▸ DATA FOR THIS TASK:
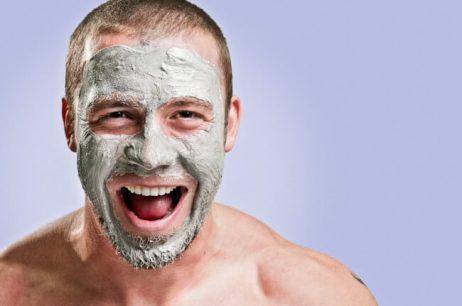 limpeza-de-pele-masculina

==

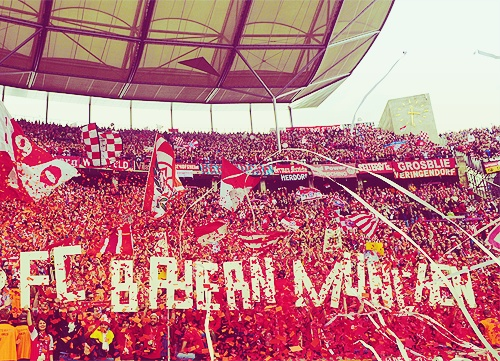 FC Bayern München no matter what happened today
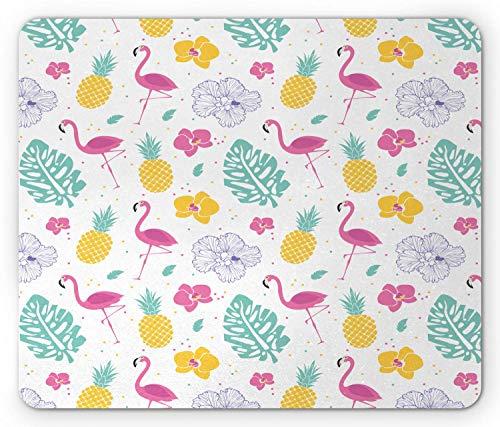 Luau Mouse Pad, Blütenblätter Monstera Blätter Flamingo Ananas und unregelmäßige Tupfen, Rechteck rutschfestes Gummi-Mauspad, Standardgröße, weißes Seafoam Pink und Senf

==

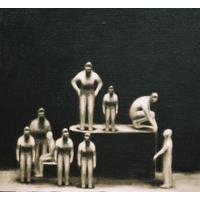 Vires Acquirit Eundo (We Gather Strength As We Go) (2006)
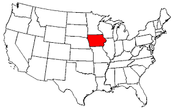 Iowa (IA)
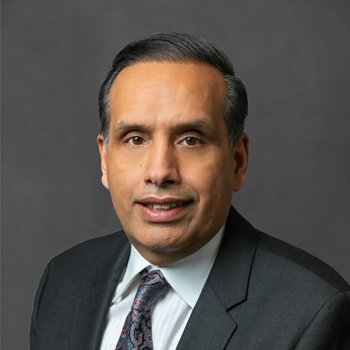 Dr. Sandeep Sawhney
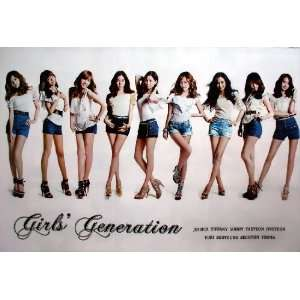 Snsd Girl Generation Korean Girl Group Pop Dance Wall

▸ PROBLEM DETAILS: Give again, exactly as written above, every line from the one holding "Dr. Sandeep Sawhney" to the one holding "Snsd Girl Generation", with both ends kept and the pictures left out.

▸ SOLVED PROBLEM:
 Dr. Sandeep Sawhney
 Snsd Girl Generation Korean Girl Group Pop Dance Wall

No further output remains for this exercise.